Watching on TV, Sanders' wife, Megan, began to cry as their two children screamed with joy. "It was great for Andy to see victory through Jimmy's eyes," Megan said by phone. "Andy always believed Jimmy would be great. He always thought he'd win the Masters and other majors. Andy loves what he's doing, and he's so levelheaded in explaining how he's fine not being in the spotlight. The way Andy sees it, if he can't celebrate himself winning a major, there's nothing better than celebrating it with Jimmy."
In the gathering darkness, behind Baltusrol's 18th green, Sanders held the winning flag as he spoke of his own emotional journey from hopeful player to champion caddie. He said his doctor suspects his MS was triggered by head trauma he suffered in a 2003 car crash. Sanders was doing 65 on a Texas highway when a driver heading the opposite way suffered a seizure, crossed the median and struck his vehicle head on.
"I remember seeing [the car] way up there," he said, motioning in a zigzag way, "and I remember getting over. And I don't remember anything after that. Next thing, I woke up and I was on the chopper getting airlifted."

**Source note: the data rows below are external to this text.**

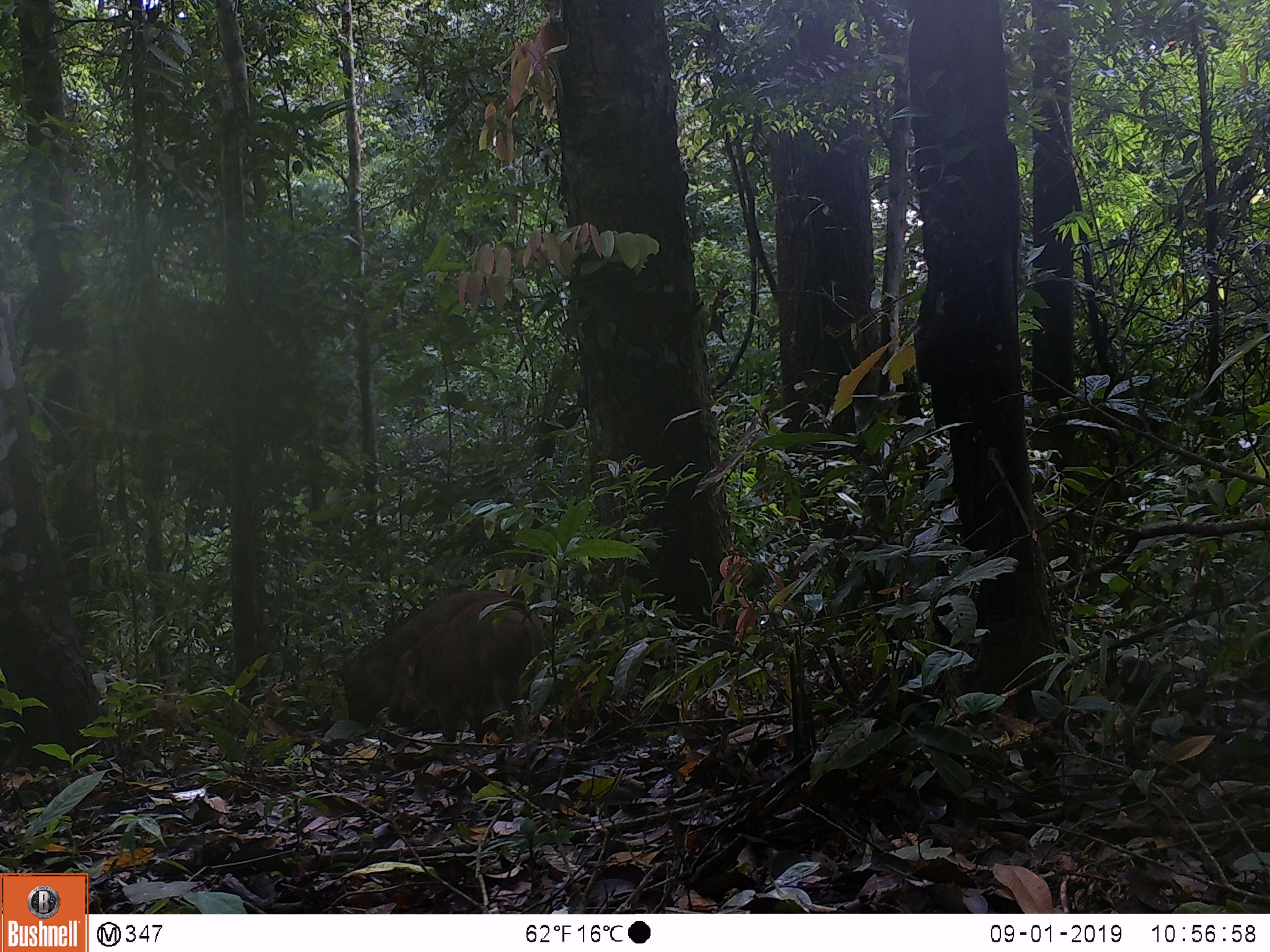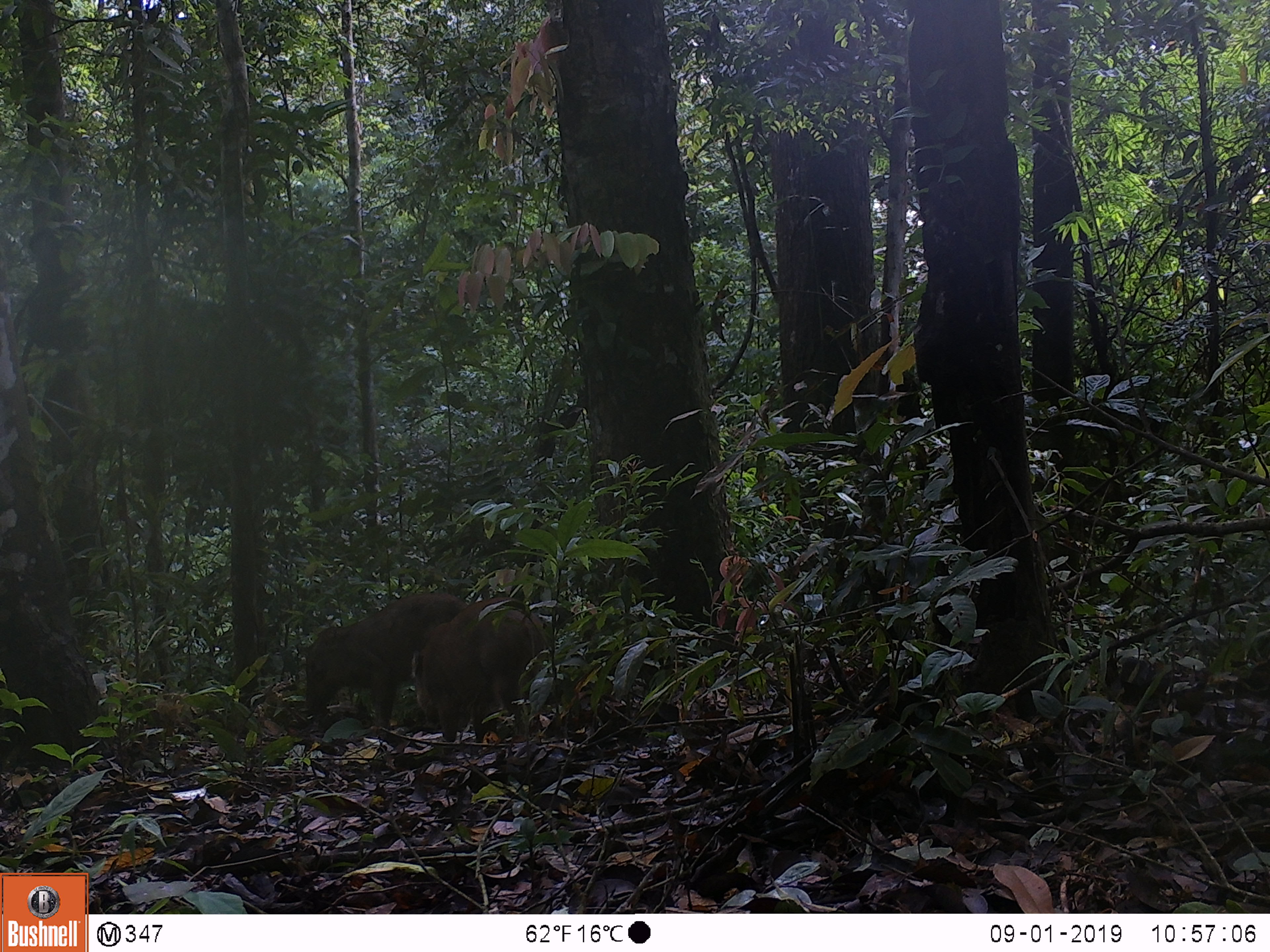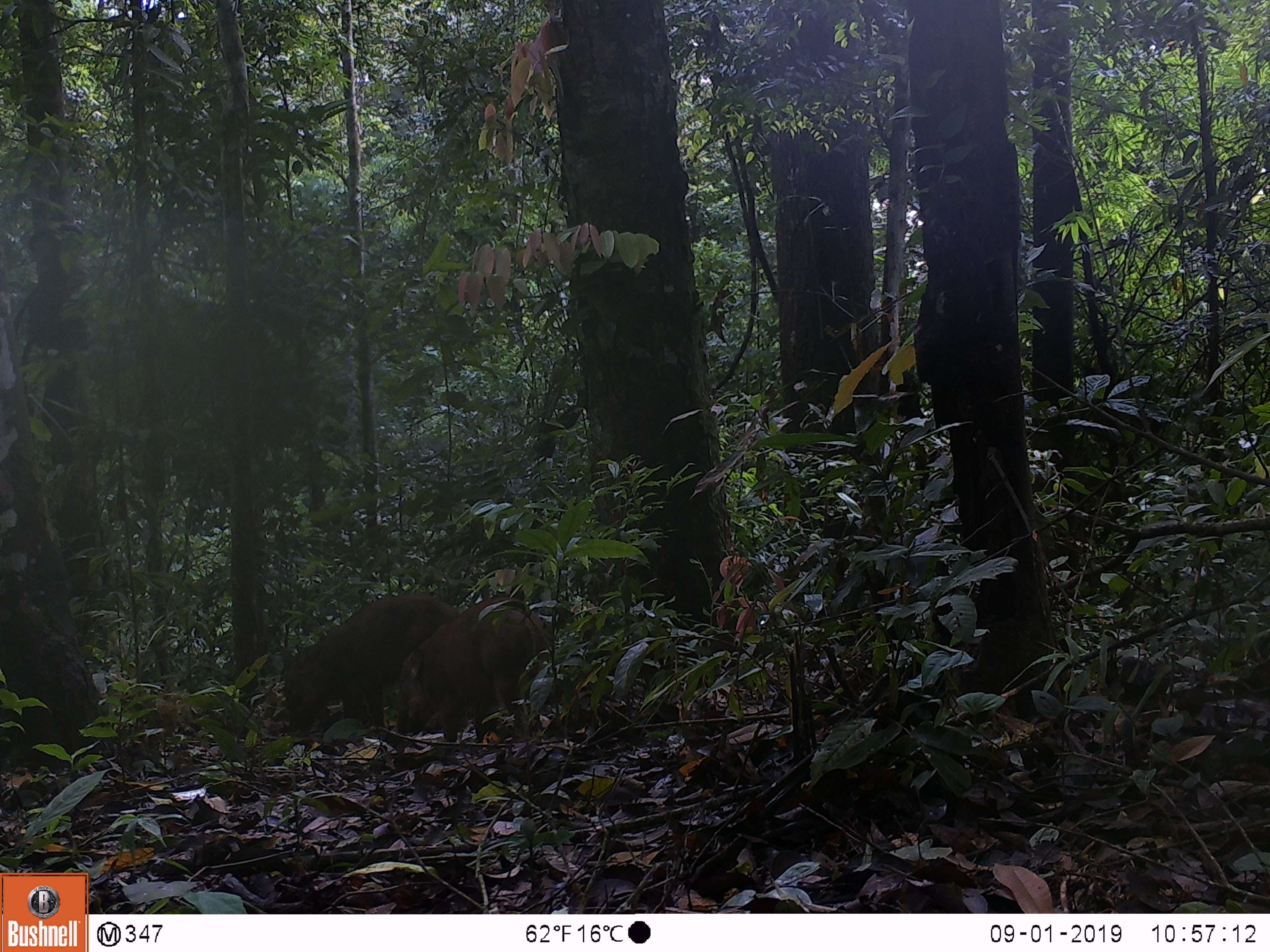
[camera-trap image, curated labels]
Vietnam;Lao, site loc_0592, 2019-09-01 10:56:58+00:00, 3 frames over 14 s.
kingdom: Animalia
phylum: Chordata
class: Mammalia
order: Artiodactyla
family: Suidae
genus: Sus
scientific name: Sus scrofa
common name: eurasian wild pig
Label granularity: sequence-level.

Sanders had outplayed Walker at Baltusrol in 2000, the same year he qualified for the U.S. Open and shot the same 36-hole score (155) at Pebble Beach that Jack Nicklaus shot in his final Open. So the caddie was asked if there was a point during this PGA Championship when he wondered if this could've been him in Walker's shoes, or if this should've been him in Walker's shoes.

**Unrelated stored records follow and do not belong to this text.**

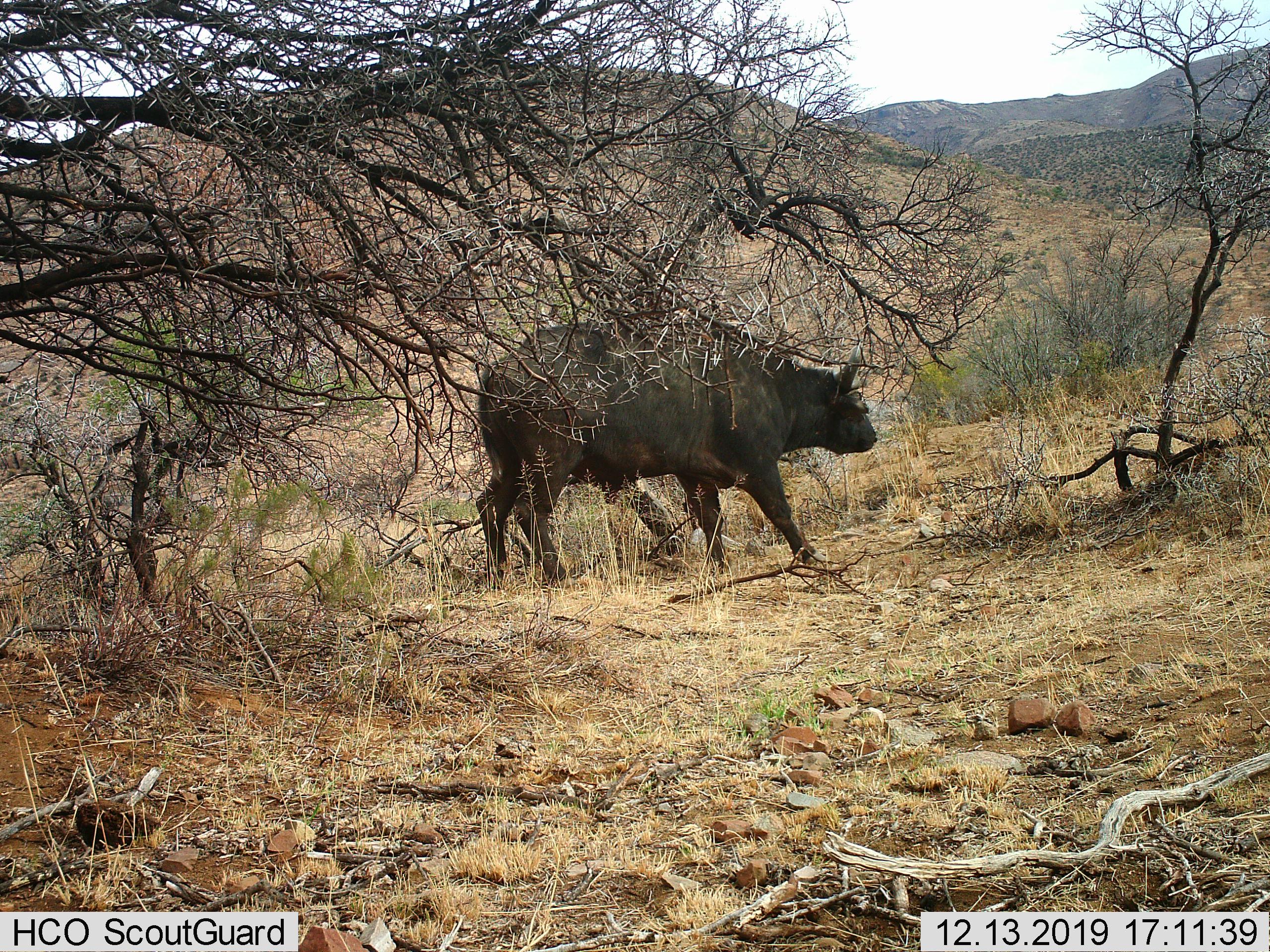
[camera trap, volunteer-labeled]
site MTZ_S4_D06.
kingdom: Animalia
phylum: Chordata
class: Mammalia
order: Artiodactyla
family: Bovidae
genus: Syncerus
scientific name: Syncerus caffer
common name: african buffalo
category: buffalo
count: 1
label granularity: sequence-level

"I put that to bed a long time ago," he said. "It wasn't in the cards for me, and I'm fine with that."
And why not? Sunday was a great day to be alive and healthy and working the round of his life. Sanders had no problems caddying for 36 holes; his new medicine causes no tangible side effects, and allows him to limit his IV treatments to one hour a month.
The disease, Sanders said, used to be "in the forefront of my mind and controlled everything I did." He was free to savor every muddy step of this magical journey back to where it all began with Walker.
Player and caddie talked about their 2000 meeting early last week. "Pretty crazy," Sanders said, "to end up winning a major at the first place we met." Pretty crazy to hole out that bunker shot at No. 10, and then follow it with that monster birdie putt at No. 11. Pretty crazy to execute that shot from under the tree at the 15th. Pretty crazy to drain that birdie at the 17th, and to make that career-changing par at the 18th.
Sanders admitted that being the winning PGA Championship caddie wasn't as rewarding as being the winning PGA Championship player. "There's no way it can be," he said. "It's not the same joy. But it's great in its own way."
The caddies for Day and Jordan Spieth embraced their colleague in the end, and so did Rickie Fowler. Sanders once had a more realistic shot at winning a major than his boss did, and by Sunday night he could not have cared less.
This wasn't just golfing history. This was one hell of a consolation prize.